Scientist Designs A New Gene Therapy For Slowing Ageing And Extending Life
The cellular senescence has become a hallmark and fundamental catalyst of organismic aging. Both genetic and epigenetic factors control it. While a few aging-associated genes have previously been identified, the identity and function of additional genes involved in controlling human cellular aging remain unknown. However, the role of these genes in the treatment of aging and aging-related diseases lacks systematic study.
How many aging genes in the human genome are there? What molecular pathways control the aging of these genes? Can gene therapy mitigate the aging of individuals? Researchers from the Chinese Academy of Sciences recently shed new light on the topic of aging control.
The CAS Institute of Zoology (CAS), Peking University, and Beijing Institute of Genomics recently worked on discovering new genes for human senescence by applying genome-wide screening CRISPR/Cas9 and offering a new therapeutic approach to the management of aging and aging-related diseases.
The researchers carried out CRISPR/Cas9-based genome screens in human premature aging stem cells, finding more than 100 candidate genes that induce senescence in this sample. They further confirmed that each of the top 50 candidate genes was inactivated to facilitate cellular rejuvenation by targeted sgRNA.

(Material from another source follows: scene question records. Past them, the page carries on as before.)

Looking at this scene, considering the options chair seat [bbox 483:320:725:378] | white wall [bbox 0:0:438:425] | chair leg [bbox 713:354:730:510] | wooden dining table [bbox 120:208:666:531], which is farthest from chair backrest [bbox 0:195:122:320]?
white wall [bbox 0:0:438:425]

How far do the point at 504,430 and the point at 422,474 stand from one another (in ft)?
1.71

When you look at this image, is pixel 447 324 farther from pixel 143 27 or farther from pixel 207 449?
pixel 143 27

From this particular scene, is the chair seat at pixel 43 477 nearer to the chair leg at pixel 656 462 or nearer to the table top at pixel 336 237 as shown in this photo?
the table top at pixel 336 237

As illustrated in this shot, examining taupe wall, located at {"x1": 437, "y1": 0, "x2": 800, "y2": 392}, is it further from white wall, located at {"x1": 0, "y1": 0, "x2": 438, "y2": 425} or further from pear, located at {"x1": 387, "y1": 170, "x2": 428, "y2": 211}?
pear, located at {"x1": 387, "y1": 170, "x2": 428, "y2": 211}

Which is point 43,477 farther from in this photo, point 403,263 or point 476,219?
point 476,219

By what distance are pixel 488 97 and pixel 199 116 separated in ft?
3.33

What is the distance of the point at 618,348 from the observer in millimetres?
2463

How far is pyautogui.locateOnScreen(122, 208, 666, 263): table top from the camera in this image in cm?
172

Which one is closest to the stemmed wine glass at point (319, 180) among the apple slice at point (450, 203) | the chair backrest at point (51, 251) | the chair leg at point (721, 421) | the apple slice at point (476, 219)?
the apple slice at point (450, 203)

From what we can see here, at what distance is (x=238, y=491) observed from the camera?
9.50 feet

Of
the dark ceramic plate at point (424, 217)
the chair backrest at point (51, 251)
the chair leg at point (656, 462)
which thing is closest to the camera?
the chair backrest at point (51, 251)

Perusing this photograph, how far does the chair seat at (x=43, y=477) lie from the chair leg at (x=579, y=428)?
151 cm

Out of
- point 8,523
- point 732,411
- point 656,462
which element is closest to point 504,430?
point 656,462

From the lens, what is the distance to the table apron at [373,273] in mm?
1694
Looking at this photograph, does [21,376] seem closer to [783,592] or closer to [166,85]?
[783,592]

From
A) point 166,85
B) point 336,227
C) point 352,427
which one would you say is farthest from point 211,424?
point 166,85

KAT7 encoding a histone acetyltransferase was among the highest targets for cellular senescence alleviation. It increased during physiological and pathological aging in human mesenchymal precursor cells. Depletion of KAT7 reduced cellular senescence, while overexpression of KAT7 accelerated cellular senescence.
Inactivation of KAT7 mechanistically reduced acetylation of histone H3 lysine 14, repressed P15INK4b transcription, and rejuvenated human stem cells.
Cumulative studies have shown that age-based aggregation in tissue and organ of senescent cells and the proinflammatory cells leads to the growth and development of aging and aging disorders. Senescent cell prophylactic elimination mitigates tissue degeneration and increases the duration of the health of the mice.
In this analysis, the researchers found that intravenous injection of the Cas9/sG-KAT7 Cas9/sg lentiviral vector reduced the proportion of senescent cells and the proinflammatory cells in the liver, decreased the secretory phenotype (SASP) of circulatory senescence and increased the health and lifespan of an old mouse.
These findings indicate that inactivation-based gene therapy could be necessary to prolong the lifespan of the mouse. They also observed that treatment with Cas9/sg-KAT7 or the KAT7 inhibitor WM-3835 lentiviral vector encoding alleviated man hepatocyte senescence and decreased SASP gene expression, indicating the potential for clinical application of these therapies.
In all this research, the list of human senescence promoting genes with CRISPR/Cas9 genome-wide screen has been successfully extended and conceptually shown that gene therapy based on single-factor inactivation is capable of slowing person aging. This research not only strengthens our understanding of the aging process but also offers new possible objectives foraging initiatives.
Reference: “A genome-wide CRISPR-based screen identifies KAT7 as a driver of cellular senescence” by Wei Wang, Yuxuan Zheng, Shuhui Sun, Wei Li, Moshi Song, Qianzhao Ji, Zeming Wu, Zunpeng Liu, Yanling Fan, Feifei Liu, Jingyi Li, Concepcion Rodriguez Esteban, Si Wang, Qi Zhou, Juan Carlos Izpisua Belmonte, Weiqi Zhang, Jing Qu, Fuchou Tang and Guang-Hui Liu, 6 January 2021, Science Translational Medicine.